One is Physical depreciation which is the normal wear and tear. The other one I'm not sure about is Economical depreciation which this guy guy said:
Depreciation of physical assets can be divided into two categories: The physical depreciation of the assets meaning their wear and tear and the economical depreciation of physical assets, meaning the percentage of their value you can claim yearly on your income tax returns. Example: You own a car, according to income tax tables you are permitted to depreciate the car each year at, let's say 15% of its book value so each year you can claim and expense of 15% until after 6.5 years the book value is 0 and you can't claim any more depreciation.

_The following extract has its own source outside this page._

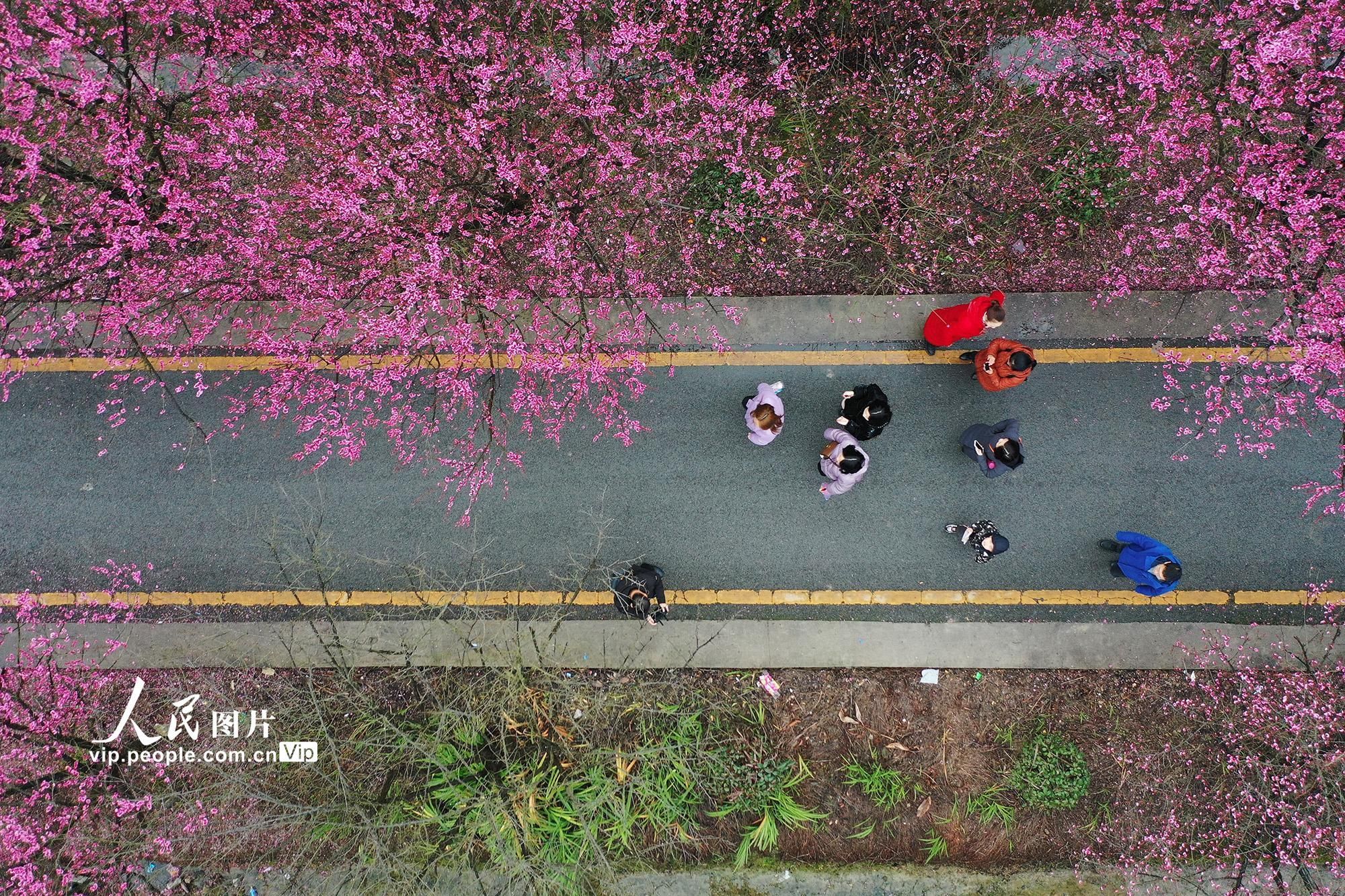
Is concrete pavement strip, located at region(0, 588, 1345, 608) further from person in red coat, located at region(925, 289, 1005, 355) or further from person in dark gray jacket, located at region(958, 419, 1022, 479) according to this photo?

The car, if well maintained against physical depreciation, may still run perfectly but economically, it's almost a non-entity since you can't claim depreciation.
The clue then is to figure out when you up-keep expenses are becoming too big and at that stage, do the switch to a new car (or a new factory). When you switch, you start investing, for which you also can claim expenses. In the end it is really an exercise for the accountants who have to advise you when it's worth while to switch and what expenses you can claim and how much depreciation you can claim. Usually, depreciation tables (how much an asset is allowed to depreciate by IRS) are some indication how long an asset is expected to last but since the government is usually behind, you often end up having depreciation tables that are longer (less percent per year) than in reality, a.e. the asset really depreciates a lot faster.
....I still don't get the other type of depreciation. APPRECIATION is the opposite of depreciation right? Can you explain that too? I'm really confused when it comes to accounting.